Write out the Ekarma Island text below in full, word for word.
++++ SELECTED EXTRACT ++++
The island consists of two overlapping stratovolcano, collectively called Pik Ekarma (влк.Экарма; Japanese 越渇磨岳; Ekaruma-dake), rising to 1170 m above sea level. Lava flows radiate in all directions from the central peak, forming an uneven shoreline. Numerous hot springs with sulphur deposits can be found on the northern slopes of the mountain. The last eruption of the volcano was in May 1980, during which ash emissions reaching a height of one kilometer were observed from a fishing vessel.

==History==
Ekarma was visited by hunting and fishing parties of Ainu, but with no sources of fresh water aside from rainfall, was never permanently settled. The island appears on an official map in 1644, showing the feudal territory of the Matsumae Domain in Edo period Japan. These holdings were confirmed by the Tokugawa shogunate in 1744.

Later claimed by the Empire of Russia, sovereignty passed to Russia under the terms of the 1855 Treaty of Shimoda, until the 1875 Treaty of Saint Petersburg returned the Kuril Islands to the Empire of Japan.

The island was administered as part of Shimushu District of Nemuro Subprefecture of Hokkaidō. In 1893, a settlement was attempted by nine members of the Chishima Protective Society led by Gunji Shigetada; however, the colony failed when five of the nine members died in a fishing accident.

After World War II, the island came under the control of the Soviet Union, and is now administered as part of the Sakhalin Oblast of the Russian Federation.
++++ DATA ++++
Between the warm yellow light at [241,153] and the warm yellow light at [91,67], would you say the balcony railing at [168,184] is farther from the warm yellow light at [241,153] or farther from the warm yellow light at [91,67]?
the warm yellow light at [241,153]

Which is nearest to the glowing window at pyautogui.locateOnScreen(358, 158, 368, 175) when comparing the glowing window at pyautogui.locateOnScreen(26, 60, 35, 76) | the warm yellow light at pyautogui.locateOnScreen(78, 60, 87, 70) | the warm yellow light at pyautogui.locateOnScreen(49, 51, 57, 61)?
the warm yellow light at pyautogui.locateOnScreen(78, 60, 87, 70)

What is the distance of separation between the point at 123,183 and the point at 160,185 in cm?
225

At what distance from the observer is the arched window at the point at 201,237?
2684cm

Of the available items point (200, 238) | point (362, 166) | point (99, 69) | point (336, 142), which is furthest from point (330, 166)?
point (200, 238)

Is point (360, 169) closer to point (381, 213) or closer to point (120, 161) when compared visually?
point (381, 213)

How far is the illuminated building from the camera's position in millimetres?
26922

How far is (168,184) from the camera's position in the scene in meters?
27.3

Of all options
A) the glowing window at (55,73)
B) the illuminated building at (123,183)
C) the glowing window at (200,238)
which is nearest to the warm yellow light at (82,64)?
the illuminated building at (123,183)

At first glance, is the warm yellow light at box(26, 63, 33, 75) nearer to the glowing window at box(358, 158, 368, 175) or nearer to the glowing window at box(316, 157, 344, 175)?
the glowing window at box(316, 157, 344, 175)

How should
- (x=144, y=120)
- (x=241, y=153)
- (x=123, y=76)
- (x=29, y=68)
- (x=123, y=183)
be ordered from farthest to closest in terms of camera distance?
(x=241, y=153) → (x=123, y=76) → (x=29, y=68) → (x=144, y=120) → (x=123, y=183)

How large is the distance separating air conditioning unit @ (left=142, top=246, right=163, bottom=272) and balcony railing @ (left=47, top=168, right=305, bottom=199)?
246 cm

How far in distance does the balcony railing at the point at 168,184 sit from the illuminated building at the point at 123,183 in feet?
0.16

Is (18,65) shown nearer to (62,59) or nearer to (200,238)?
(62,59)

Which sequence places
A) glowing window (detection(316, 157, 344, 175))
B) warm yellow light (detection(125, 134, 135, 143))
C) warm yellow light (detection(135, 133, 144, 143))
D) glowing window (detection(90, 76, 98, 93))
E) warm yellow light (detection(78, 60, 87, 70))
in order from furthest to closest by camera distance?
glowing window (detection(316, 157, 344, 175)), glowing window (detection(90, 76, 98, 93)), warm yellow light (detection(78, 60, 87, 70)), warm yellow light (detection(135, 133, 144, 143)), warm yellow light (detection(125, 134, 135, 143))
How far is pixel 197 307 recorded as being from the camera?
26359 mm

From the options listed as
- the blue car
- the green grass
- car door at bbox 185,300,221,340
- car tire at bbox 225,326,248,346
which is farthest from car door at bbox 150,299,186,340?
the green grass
++++
ANSWER TO THIS TASK:
The island consists of two overlapping stratovolcano, collectively called Pik Ekarma (влк.Экарма; Japanese 越渇磨岳; Ekaruma-dake), rising to 1170 m above sea level. Lava flows radiate in all directions from the central peak, forming an uneven shoreline. Numerous hot springs with sulphur deposits can be found on the northern slopes of the mountain. The last eruption of the volcano was in May 1980, during which ash emissions reaching a height of one kilometer were observed from a fishing vessel.

==History==
Ekarma was visited by hunting and fishing parties of Ainu, but with no sources of fresh water aside from rainfall, was never permanently settled. The island appears on an official map in 1644, showing the feudal territory of the Matsumae Domain in Edo period Japan. These holdings were confirmed by the Tokugawa shogunate in 1744.

Later claimed by the Empire of Russia, sovereignty passed to Russia under the terms of the 1855 Treaty of Shimoda, until the 1875 Treaty of Saint Petersburg returned the Kuril Islands to the Empire of Japan.

The island was administered as part of Shimushu District of Nemuro Subprefecture of Hokkaidō. In 1893, a settlement was attempted by nine members of the Chishima Protective Society led by Gunji Shigetada; however, the colony failed when five of the nine members died in a fishing accident.

After World War II, the island came under the control of the Soviet Union, and is now administered as part of the Sakhalin Oblast of the Russian Federation.